**What this exercise asks**
**a)** In the comment thread, answer these:
(i) When was Mark's reply to Bill Powers posted?
(ii) What amount does Gloateus say is borrowed and invented each year?
(iii) From the published INDC figures, what increase in global CO2 emissions between now and 2030 does Old England cite?
**b)** Quote the comment thread between "When they stop" and "CO2 emissions ?", inclusive.

There is too much government money at stake for these crooks to back off their – man is making the planet do bad things – meme. They shamelessly look right into the cameras with a straight face and tell tales they know to be lies.

Gloateus
Reply to  Bill Powers
August 12, 2017 12:53 pm

Which is why funding needs to be cut, and in the US probably will be.
We can’t keep borrowing and inventing a trillion dollars a year, only to give so much of it to such anti-human charlatans.

Mark
Reply to  Bill Powers
August 12, 2017 6:04 pm

When they stop telling lies I will consider believing them…
But they just can’t stop telling lies!

Old England
Reply to  Bill Powers
August 13, 2017 1:20 am

Bill,
I think that the CO2 ‘cat’ is let out of the bag if you look at the detail of the Paris Climate Agreement and INDCs. Paris, to my mind, demonstrates that the Emperor truly has no clothes.
If politicians genuinely believe, and I don’t think they do, that CO2 emissions are causing global warming then why are they following policies which significantly increase CO2 emissions ?
Paris has been hyped and described as limiting global temperature rises by preventing increased CO2 emissions. That is all you would believe from listening to politicians and particularly to the BBC – and the BBC has been spitting feathers over Trump’s withdrawal of the US from it !
The facts show a very different picture. From the published INDC figures there will be ~46% increase in global CO2 emissions between now and 2030 with India trebling and China doubling theirs.

**Stored records**
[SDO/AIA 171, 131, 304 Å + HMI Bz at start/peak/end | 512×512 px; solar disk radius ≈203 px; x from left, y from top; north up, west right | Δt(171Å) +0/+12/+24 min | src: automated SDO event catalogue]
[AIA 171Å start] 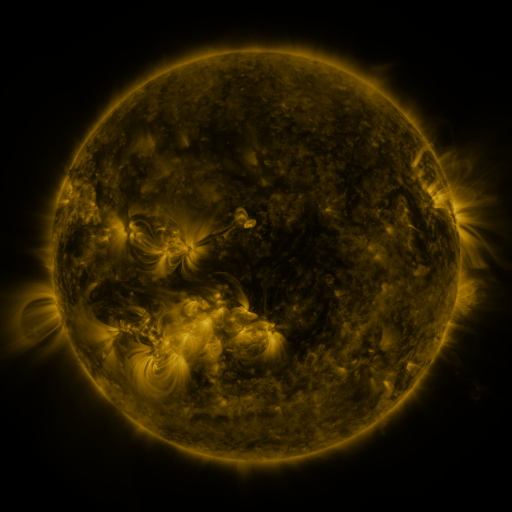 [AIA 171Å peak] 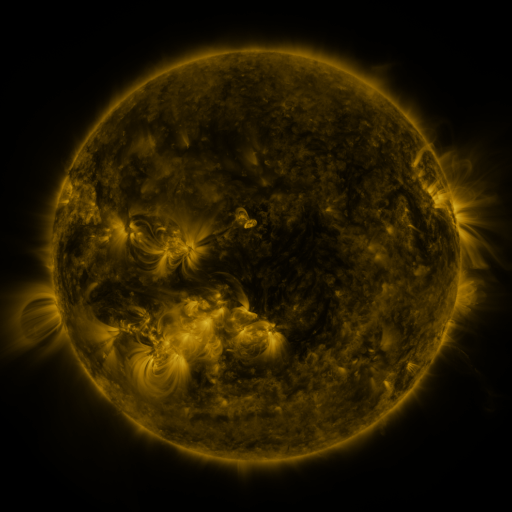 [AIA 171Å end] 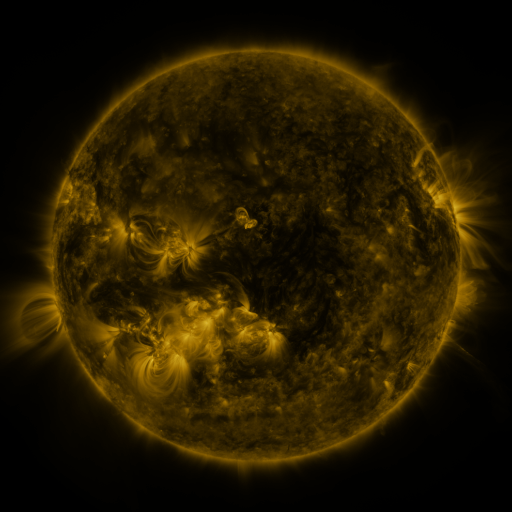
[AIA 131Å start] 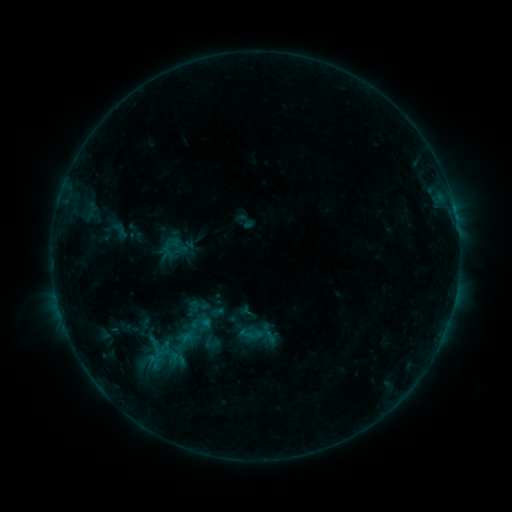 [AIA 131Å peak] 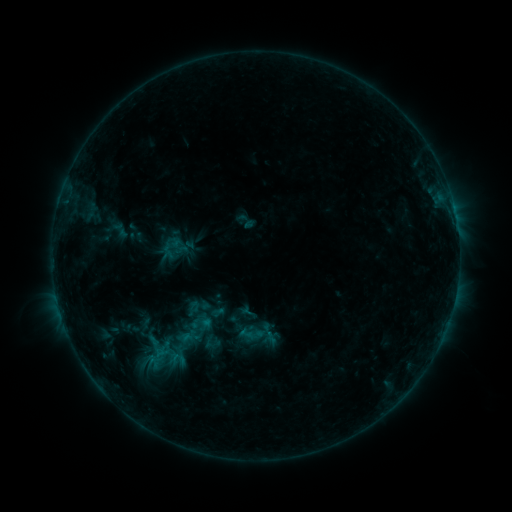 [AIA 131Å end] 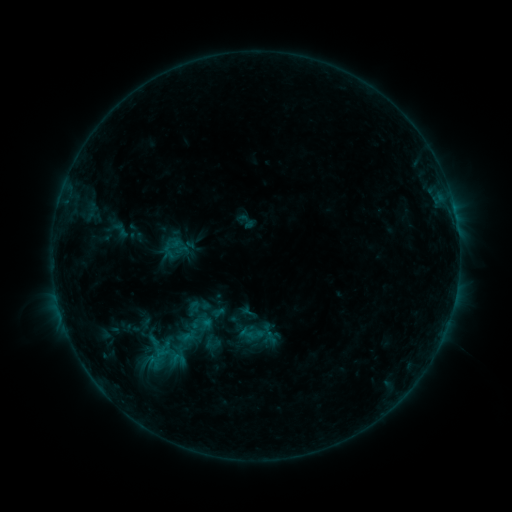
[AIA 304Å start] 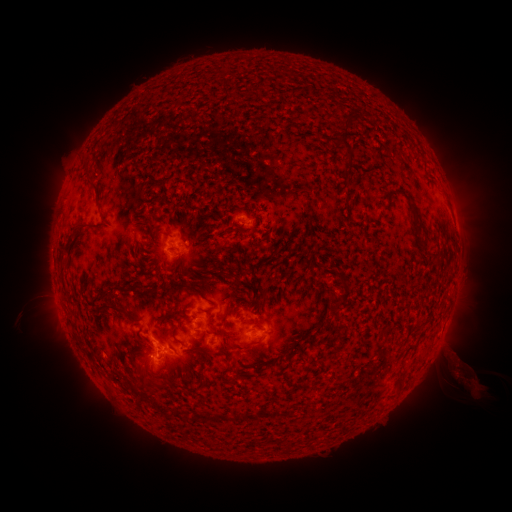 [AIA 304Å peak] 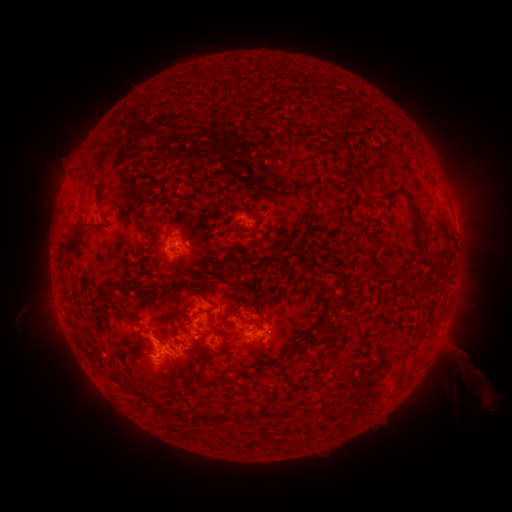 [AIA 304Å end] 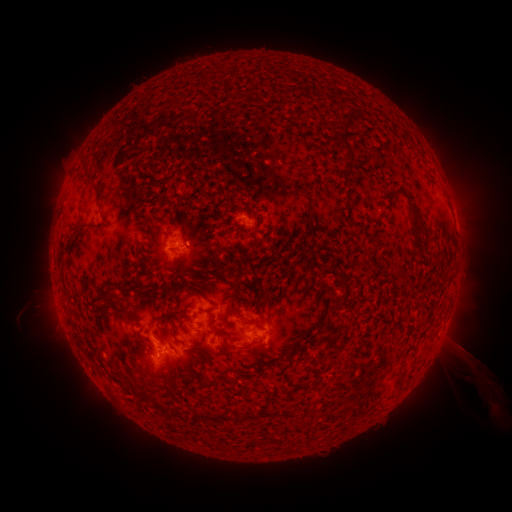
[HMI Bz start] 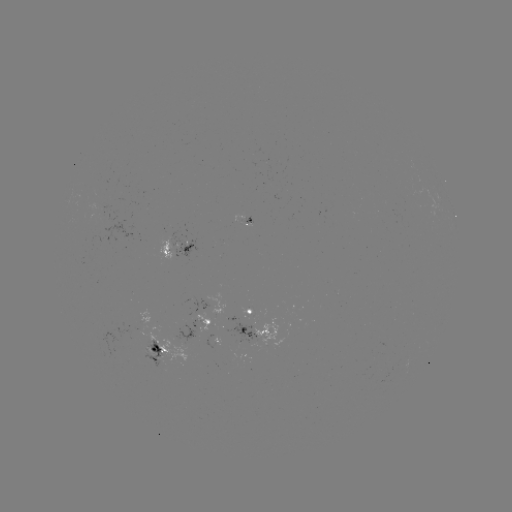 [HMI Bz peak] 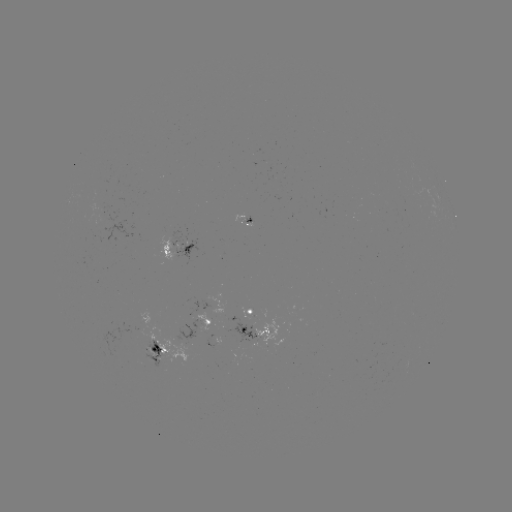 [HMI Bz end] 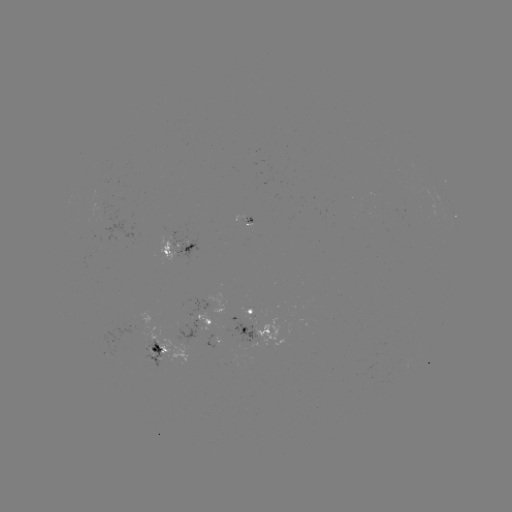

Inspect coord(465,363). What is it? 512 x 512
eruption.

**Solutions to the problems**
**a)**
(i) August 12, 2017 6:04 pm
(ii) A trillion dollars a year
(iii) About 46%

**b)**
When they stop telling lies I will consider believing them…
But they just can’t stop telling lies!

Old England
Reply to  Bill Powers
August 13, 2017 1:20 am

Bill,
I think that the CO2 ‘cat’ is let out of the bag if you look at the detail of the Paris Climate Agreement and INDCs. Paris, to my mind, demonstrates that the Emperor truly has no clothes.
If politicians genuinely believe, and I don’t think they do, that CO2 emissions are causing global warming then why are they following policies which significantly increase CO2 emissions ?